■ EXERCICES ■
1. D'après la critique, dans quelle collection du Bélial’ paraîtra Connexions ?
2. Recopiez mot pour mot le passage de la critique qui va de « Avant-propos » jusqu'à « planète Terre ! ».

■ ARTICLE ■
+---+

Connexions – Michael F. Flynn

Guide des tropes et thématiques de la SF !

Cette critique a été réalisée dans le cadre d’un service de presse fourni par le Bélial’. Un grand merci à Olivier et Erwann !

Le 16 mars 2023, paraîtra dans la prestigieuse collection Une Heure-lumière du Bélial’ un court roman de Michael F. Flynn appelé Connexions. L’auteur n’avait été jusque là que très peu traduit en France (également par l’excellent Jean-Daniel Brèque, d’ailleurs), puisque à l’exception du prodigieux-mais-pas-destiné-à-tous-les-profils Eifelheim, tout le reste de son œuvre n’a jamais franchi la barrière de la langue. Vu que, pour ma part, les deux ont été, dans des styles ou pour des raisons différentes, deux lectures de très grande qualité, j’espère que la tendance va s’inverser et qu’il ne faudra pas attendre autant de temps pour relire l’auteur !

Vous le savez sans doute, je suis l’auteur du Guide des genres et des sous-genres de l’imaginaire paru chez AMI ; entre autres aspects ou intérêts, on pourrait très bien présenter Connexions, outre comme un hommage aux tropes principaux  / thématiques majeures de la SF, comme un formidable outil pour initier un novice, voire un récalcitrant, à ces derniers. La plate-forme est idéale pour cela : courte et fluide à lire, extrêmement bien construite, écrite et traduite, avec une histoire à la fois astucieuse et savoureuse. Je pense d’ailleurs moi-même recommander, désormais, l’ouvrage en tant que premier contact avec le genre.

Avant-propos

La novella s’ouvre et se ferme à la fois (outre une postface du traducteur) sur une réflexion de l’auteur sur le fait que certaines fois, l’univers semble conspirer pour que différents éléments non liés entre eux se produisent au même endroit, au même moment, alors que la chose est plus ou moins (voire : carrément) improbable. C’est le cœur de l’excellente intrigue et scène finale de Connexions : un enchainement de hasards ou de chaines causales en apparence déconnectées entre elles fait que les protagonistes et antagonistes se retrouvent au même lieu, au même instant, permettant la résolution de non pas une, mais deux menaces mortelles pesant sur la planète Terre !

+---+

■ INFORMATIONS EXTRAITES ■
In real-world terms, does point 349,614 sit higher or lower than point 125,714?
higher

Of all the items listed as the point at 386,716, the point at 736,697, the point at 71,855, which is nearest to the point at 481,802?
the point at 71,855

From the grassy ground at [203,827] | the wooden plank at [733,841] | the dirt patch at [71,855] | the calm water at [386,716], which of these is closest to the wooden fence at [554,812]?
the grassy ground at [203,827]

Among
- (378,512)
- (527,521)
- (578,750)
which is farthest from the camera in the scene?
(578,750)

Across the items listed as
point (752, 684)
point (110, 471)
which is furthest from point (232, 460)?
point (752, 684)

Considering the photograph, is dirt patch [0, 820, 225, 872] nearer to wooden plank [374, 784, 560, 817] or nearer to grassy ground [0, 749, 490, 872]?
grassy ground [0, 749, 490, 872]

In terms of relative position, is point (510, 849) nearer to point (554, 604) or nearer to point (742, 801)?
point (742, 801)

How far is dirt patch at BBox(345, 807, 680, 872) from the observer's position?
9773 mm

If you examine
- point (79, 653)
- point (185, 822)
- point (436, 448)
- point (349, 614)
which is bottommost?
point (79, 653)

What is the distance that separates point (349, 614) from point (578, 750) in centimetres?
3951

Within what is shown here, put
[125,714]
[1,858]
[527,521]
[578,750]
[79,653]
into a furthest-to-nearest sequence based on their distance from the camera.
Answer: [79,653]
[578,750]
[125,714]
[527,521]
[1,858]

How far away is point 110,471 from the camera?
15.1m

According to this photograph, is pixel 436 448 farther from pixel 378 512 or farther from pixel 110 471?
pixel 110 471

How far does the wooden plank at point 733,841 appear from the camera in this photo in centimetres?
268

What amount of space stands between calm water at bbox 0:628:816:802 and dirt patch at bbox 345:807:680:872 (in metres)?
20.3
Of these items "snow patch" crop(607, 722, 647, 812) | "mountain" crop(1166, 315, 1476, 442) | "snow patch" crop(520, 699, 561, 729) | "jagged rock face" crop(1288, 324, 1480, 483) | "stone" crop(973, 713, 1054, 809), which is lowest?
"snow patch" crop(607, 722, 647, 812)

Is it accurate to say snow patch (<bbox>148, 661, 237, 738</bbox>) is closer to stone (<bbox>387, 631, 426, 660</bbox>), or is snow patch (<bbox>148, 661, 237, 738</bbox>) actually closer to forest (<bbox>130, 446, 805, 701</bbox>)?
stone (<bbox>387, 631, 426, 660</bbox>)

+---+

■ RÉPONSES ■
1. Dans la collection Une Heure-lumière.

2.
Avant-propos

La novella s’ouvre et se ferme à la fois (outre une postface du traducteur) sur une réflexion de l’auteur sur le fait que certaines fois, l’univers semble conspirer pour que différents éléments non liés entre eux se produisent au même endroit, au même moment, alors que la chose est plus ou moins (voire : carrément) improbable. C’est le cœur de l’excellente intrigue et scène finale de Connexions : un enchainement de hasards ou de chaines causales en apparence déconnectées entre elles fait que les protagonistes et antagonistes se retrouvent au même lieu, au même instant, permettant la résolution de non pas une, mais deux menaces mortelles pesant sur la planète Terre !